The CropBox supplies all our greens, herbs, lettuces and mushrooms, which comprise the majority of our ingredients. The coffee is sourced from Counter Culture Coffee, a roasting facility located a mile from the Farmery. Bread dough, vine crops, and items that can’t be grown at the Farmery will be sourced as locally as possible.

What can people expect to find on the Farmery menu?

Food served by the Farmery will include greens and mushrooms grown on-site and other locally sourced foods. 

Ben Greene

We are featuring healthy flat breads, hearty salad bowls, pho soups, coffee products and smoothies. The Airstream kitchen will offer items not normally offered in “fast casual” style restaurants, such as gourmet mushrooms, purslane, sorrel and watercress. We’re excited to have CropBox operators nearby to be able to still have the fresh daily harvests that we will have after the Farmery has finished construction.

Your location is unique—Research Triangle Park. Why was this location important to the Farmery cafe?

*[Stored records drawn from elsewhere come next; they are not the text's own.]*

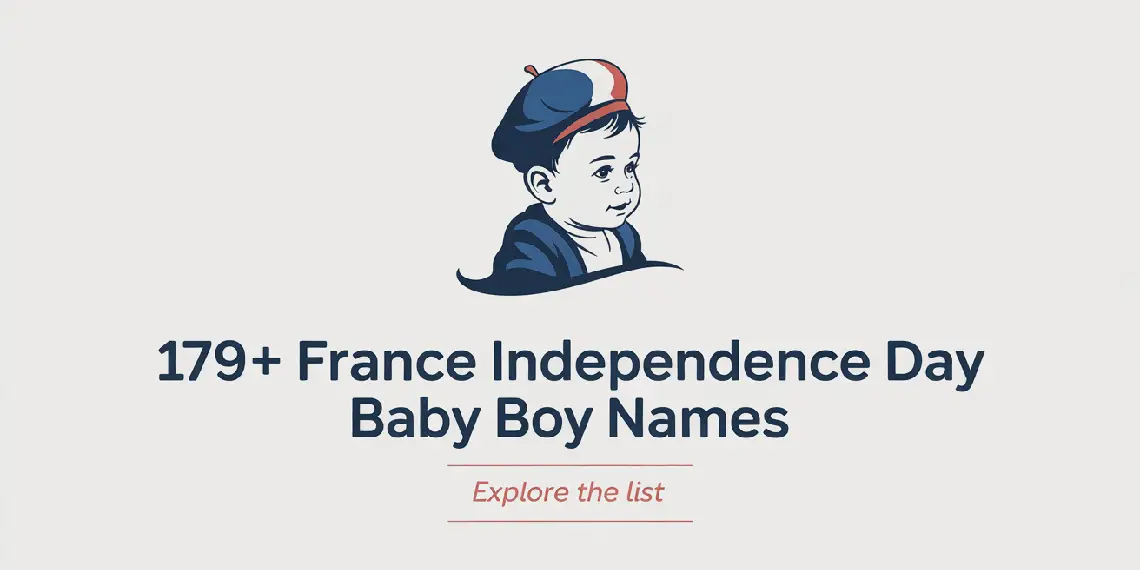 France Independence Day Baby Boy Names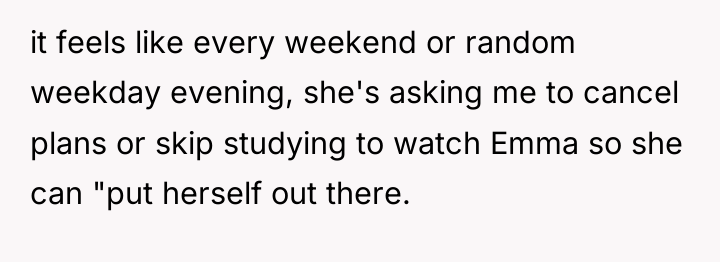 it feels like every weekend or random weekday evening, she's...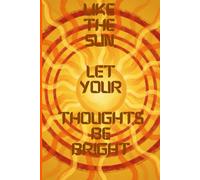 Like the sun: Notebook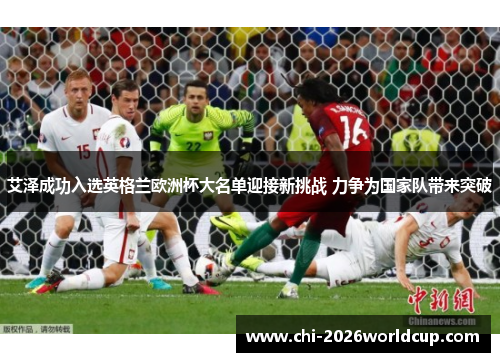 艾泽成功入选英格兰欧洲杯大名单迎接新挑战 力争为国家队带来突破 艾泽成功入选英格兰欧洲杯大名单迎接新挑战 力争为国家队带来突破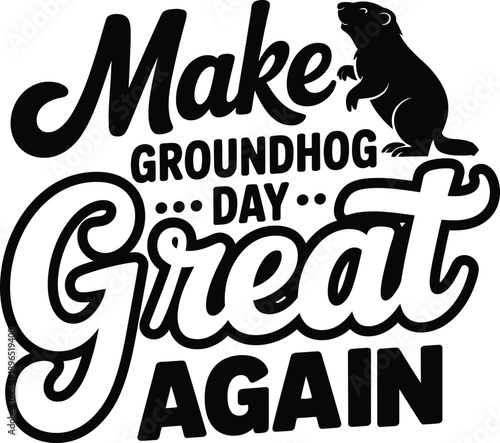Black and white groundhog day typography with rodent silhouette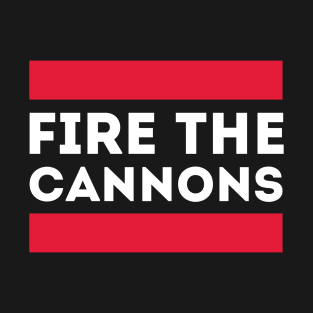 Fire The Cannons T-Shirt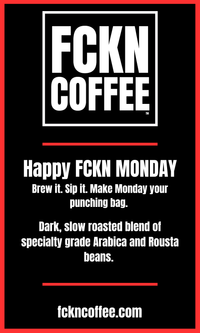 Happy FCKN Monday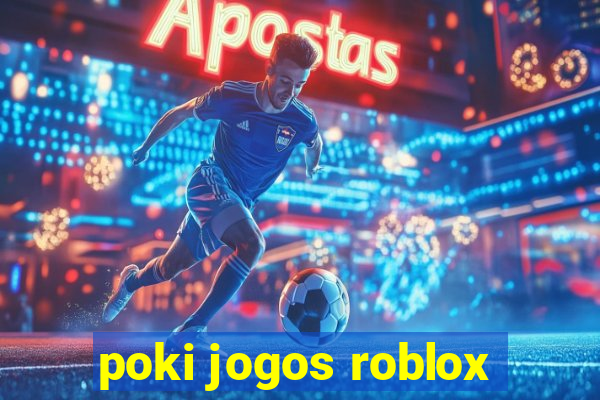 poki jogos roblox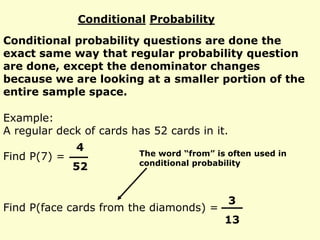Conditional Probability
Conditional probability questions are done the
exact same way that regular probability question
are done, except the denominator changes
because we are looking at a smaller portion of the
entire sample space.
Example:
A regular deck of cards has 52 cards in it.
Find P(7) =
Find P(face cards from the diamonds) =
4
52
3
13
The word “from” is often used in
conditional probability
 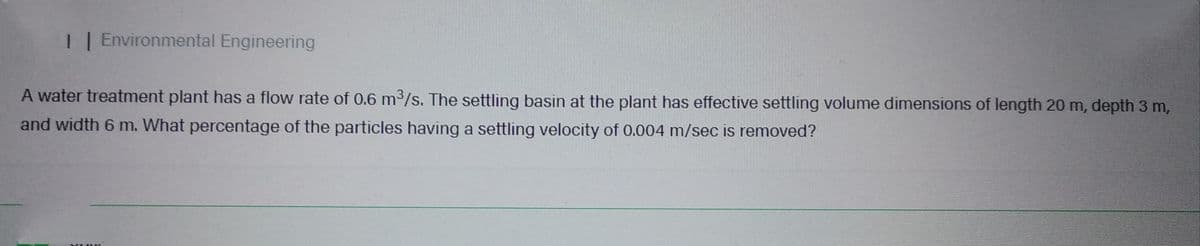 I | Environmental Engineering
A water treatment plant has a flow rate of 0.6 m³/s. The settling basin at the plant has effective settling volume dimensions of length 20 m, depth 3 m,
and width 6 m. What percentage of the particles having a settling velocity of 0.004 m/sec is removed?
XIME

The Farmery will serve people working at The Frontier, in Durham's Research Triangle Park 

The Frontier

We are the first cafe/restaurant located in Research Triangle Park, the largest research park in the world. Previously, you’d find cafeterias at the research facilities but not restaurants that were open to the public. We’re located in front of the fantastic Frontier building, a five-story open shared workspace designed as a place where workers at RTP can convene and collaborate. This is part of a much larger development at RTP called Park Center.

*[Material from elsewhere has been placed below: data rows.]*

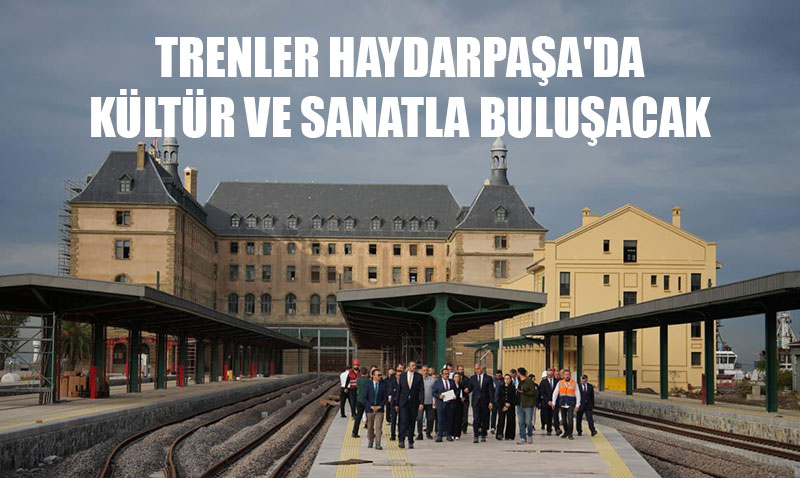 Tarihi Haydarpaa Gar, Kltr ve Sanatn Yeni Merkezi Olacak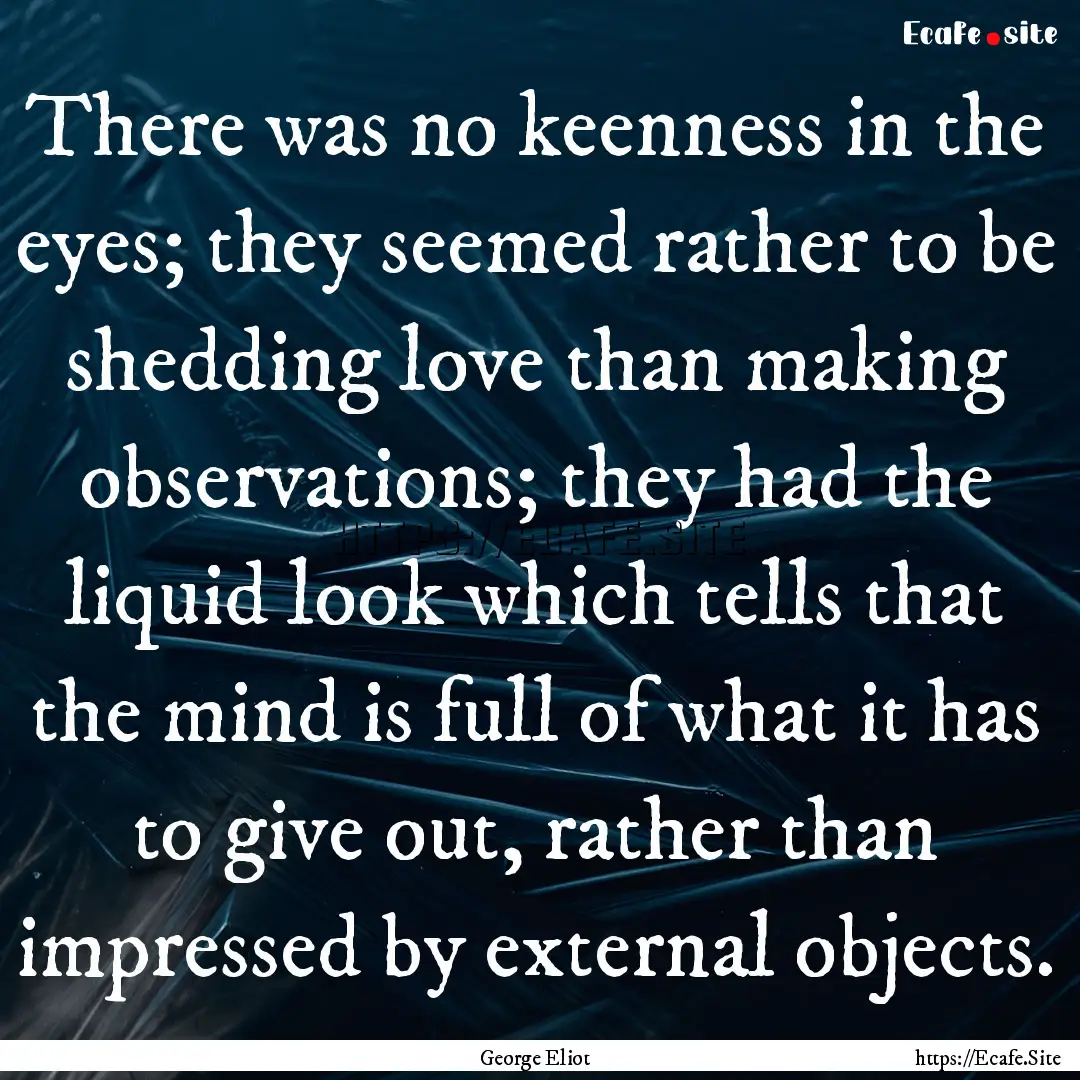 There was no keenness in the eyes; they seemed.... : Quote by George Eliot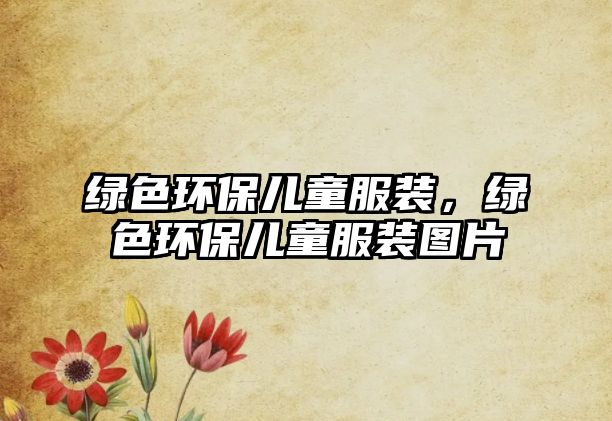 綠色環(huán)保兒童服裝，綠色環(huán)保兒童服裝圖片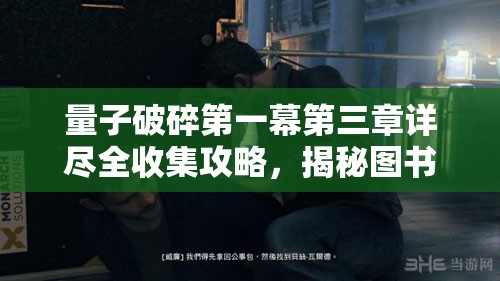 量子破碎第一幕第三章详尽全收集攻略，揭秘图书馆隐藏秘密的图文指南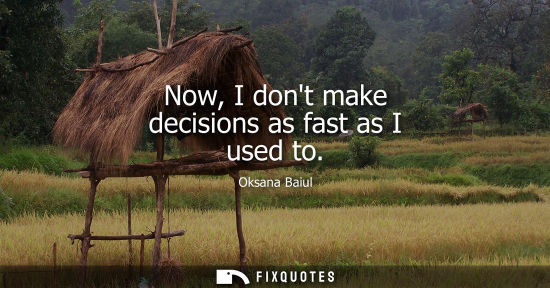 Small: Now, I dont make decisions as fast as I used to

What will the café experience offer?

Diners can expect to dine on items like Farmery Grown Herb Roasted Oyster Mushrooms or Farmery Grown Rainbow Chard rolls stuffed with Farmery Grown herb marinated, slow-cooked vegetables and Carolina Rice.

We’ll be open 11 a.m. to 3 p.m. Monday through Friday and during special events at the Frontier. Once construction is finished, the Farmery will offer breakfast, lunch and dinner seven days a week. We are scheduled to open in mid-January, and we’d love to have you visit! Look for us at 800 Park Offices Drive, Research Triangle Park, N.C.